The Committee determined that Pt. 1, Art. 28-a, requires that, unless a political subdivision takes the positive step to approve for funding those programs or responsibilities which are new, modified, or expanded since November, 1984, such programs or responsibilities are unconstitutional as applied to such political subdivisions. The Committee determined that, absent full funding from the state or a decision by the political subdivision to provide the funding, requiring political subdivisions to pay for this new program or responsibility violates Art. 28-a. The Committee also determined that the rules actually-penalize political subdivisions that exercise their constitutional power.-to decline to comply with this unfunded, mandated program or responsibility imposed and enforced by the Department, and that the penalty is in the-form of the levying of administrative fines. The Committee believes that fining the political subdivisions that decline to fund such requirements undercuts the very purpose of the power to so decline.

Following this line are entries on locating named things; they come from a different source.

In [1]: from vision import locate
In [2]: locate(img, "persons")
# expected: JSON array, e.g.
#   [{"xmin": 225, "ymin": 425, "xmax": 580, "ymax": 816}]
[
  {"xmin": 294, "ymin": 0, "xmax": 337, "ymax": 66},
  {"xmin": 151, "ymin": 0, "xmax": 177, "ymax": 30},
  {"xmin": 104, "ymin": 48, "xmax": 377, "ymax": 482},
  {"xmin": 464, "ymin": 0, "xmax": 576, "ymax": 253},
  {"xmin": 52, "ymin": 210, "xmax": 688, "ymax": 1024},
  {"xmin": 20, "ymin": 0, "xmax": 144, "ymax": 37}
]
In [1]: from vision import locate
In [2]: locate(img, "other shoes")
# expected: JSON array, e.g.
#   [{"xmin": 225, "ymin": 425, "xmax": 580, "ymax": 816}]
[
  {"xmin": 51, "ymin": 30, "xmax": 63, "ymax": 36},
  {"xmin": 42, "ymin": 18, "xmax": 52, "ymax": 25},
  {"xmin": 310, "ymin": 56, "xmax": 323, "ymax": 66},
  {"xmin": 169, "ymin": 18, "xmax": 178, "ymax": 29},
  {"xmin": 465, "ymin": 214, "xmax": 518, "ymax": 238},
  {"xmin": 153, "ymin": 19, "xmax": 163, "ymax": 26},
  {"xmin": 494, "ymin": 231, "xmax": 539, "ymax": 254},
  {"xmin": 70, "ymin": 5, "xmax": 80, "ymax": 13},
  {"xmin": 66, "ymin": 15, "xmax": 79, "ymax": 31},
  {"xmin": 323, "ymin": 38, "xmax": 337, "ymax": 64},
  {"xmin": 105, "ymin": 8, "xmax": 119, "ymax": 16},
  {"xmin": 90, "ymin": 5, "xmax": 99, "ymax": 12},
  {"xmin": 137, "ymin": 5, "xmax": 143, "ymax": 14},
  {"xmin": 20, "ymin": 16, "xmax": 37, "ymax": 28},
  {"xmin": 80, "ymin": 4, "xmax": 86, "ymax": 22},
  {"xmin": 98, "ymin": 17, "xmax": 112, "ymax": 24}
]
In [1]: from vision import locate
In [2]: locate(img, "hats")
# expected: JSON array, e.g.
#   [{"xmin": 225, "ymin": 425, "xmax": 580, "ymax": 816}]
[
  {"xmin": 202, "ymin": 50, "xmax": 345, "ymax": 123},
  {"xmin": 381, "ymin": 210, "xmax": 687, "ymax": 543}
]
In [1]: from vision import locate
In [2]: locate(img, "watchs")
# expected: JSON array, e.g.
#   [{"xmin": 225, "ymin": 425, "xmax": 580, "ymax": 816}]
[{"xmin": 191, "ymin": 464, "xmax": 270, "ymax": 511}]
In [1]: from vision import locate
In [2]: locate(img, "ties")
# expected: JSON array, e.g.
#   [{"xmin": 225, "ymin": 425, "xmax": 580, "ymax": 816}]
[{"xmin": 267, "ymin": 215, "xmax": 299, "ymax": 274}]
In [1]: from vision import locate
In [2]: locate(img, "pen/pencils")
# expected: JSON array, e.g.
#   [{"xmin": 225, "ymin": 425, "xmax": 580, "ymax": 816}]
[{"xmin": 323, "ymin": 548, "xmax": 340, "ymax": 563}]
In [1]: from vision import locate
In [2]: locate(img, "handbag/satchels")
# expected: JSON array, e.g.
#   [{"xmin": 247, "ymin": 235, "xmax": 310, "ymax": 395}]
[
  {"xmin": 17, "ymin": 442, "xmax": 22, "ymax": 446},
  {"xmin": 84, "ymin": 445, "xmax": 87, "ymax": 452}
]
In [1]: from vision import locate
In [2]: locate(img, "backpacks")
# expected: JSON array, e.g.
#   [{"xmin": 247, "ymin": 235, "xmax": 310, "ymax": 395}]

The Committee rejected the Commissioner's arguments that Art. 28-a does not apply to proprietary activities entered into voluntarily by political subdivisions. The Committee determined that there is no valid basis for differentiating between dam owners that are political subdivisions and all other-dam owners. It is the Committee's belief that there clearly is a valid reason for differentiating between certain types of owners of dams; it is found in Pt. 1, Art. 28-a of the New Hampshire Constitution which itself creates the basis for such differentiation.

NOTICE

For more information on the background for this final objection, copies of a transcript of agency testimony before the Committee on March 8, 1991 and related documents are available from the Office of Legislative Services at the normal rate of $.20 per page.